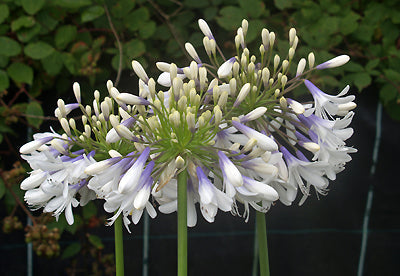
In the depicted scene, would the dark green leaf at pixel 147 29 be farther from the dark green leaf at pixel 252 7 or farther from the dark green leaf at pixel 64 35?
the dark green leaf at pixel 252 7

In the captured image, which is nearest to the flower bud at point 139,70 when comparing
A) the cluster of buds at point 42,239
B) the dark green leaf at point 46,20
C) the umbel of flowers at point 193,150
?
the umbel of flowers at point 193,150

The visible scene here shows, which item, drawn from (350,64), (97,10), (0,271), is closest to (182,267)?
(97,10)

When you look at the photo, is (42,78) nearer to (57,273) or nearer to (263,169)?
(57,273)

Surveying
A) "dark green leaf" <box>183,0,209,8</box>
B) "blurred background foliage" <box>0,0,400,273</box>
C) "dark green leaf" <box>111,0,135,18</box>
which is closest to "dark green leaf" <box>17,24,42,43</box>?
"blurred background foliage" <box>0,0,400,273</box>

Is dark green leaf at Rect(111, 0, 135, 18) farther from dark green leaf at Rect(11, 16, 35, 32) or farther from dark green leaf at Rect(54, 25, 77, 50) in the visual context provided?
dark green leaf at Rect(11, 16, 35, 32)

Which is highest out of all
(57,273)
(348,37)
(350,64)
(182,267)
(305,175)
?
(348,37)

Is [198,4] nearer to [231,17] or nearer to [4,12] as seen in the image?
[231,17]
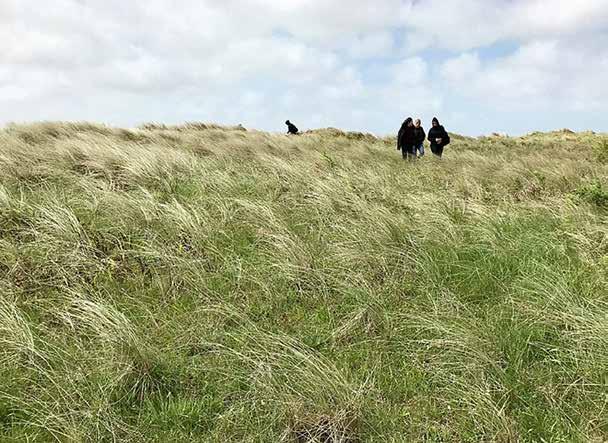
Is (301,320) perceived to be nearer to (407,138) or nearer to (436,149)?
(407,138)

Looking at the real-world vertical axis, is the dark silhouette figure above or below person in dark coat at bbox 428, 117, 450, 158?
above

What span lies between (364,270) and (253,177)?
418 cm

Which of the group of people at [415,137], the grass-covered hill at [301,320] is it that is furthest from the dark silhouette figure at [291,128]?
the grass-covered hill at [301,320]

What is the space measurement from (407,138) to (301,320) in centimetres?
1176

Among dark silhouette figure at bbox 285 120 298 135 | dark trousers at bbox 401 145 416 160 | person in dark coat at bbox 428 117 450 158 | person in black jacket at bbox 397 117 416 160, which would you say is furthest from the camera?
dark silhouette figure at bbox 285 120 298 135

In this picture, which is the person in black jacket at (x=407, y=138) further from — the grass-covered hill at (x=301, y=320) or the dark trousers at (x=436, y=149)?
the grass-covered hill at (x=301, y=320)

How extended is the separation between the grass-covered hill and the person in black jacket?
8.24 meters

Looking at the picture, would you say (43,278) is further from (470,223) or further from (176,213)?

● ● ● ●

* **Work required**
Write out word for word the lines of the records above, starting with the line containing "Among dark silhouette" and continuing through the final line of the records.

* **Expected answer**
Among dark silhouette figure at bbox 285 120 298 135 | dark trousers at bbox 401 145 416 160 | person in dark coat at bbox 428 117 450 158 | person in black jacket at bbox 397 117 416 160, which would you say is furthest from the camera?
dark silhouette figure at bbox 285 120 298 135

In this picture, which is the person in black jacket at (x=407, y=138) further from — the grass-covered hill at (x=301, y=320) or the dark trousers at (x=436, y=149)?
the grass-covered hill at (x=301, y=320)

How extended is the separation between the grass-covered hill and the person in black jacket?
8.24 meters

Looking at the picture, would you say (43,278) is further from (470,223) or further from (176,213)?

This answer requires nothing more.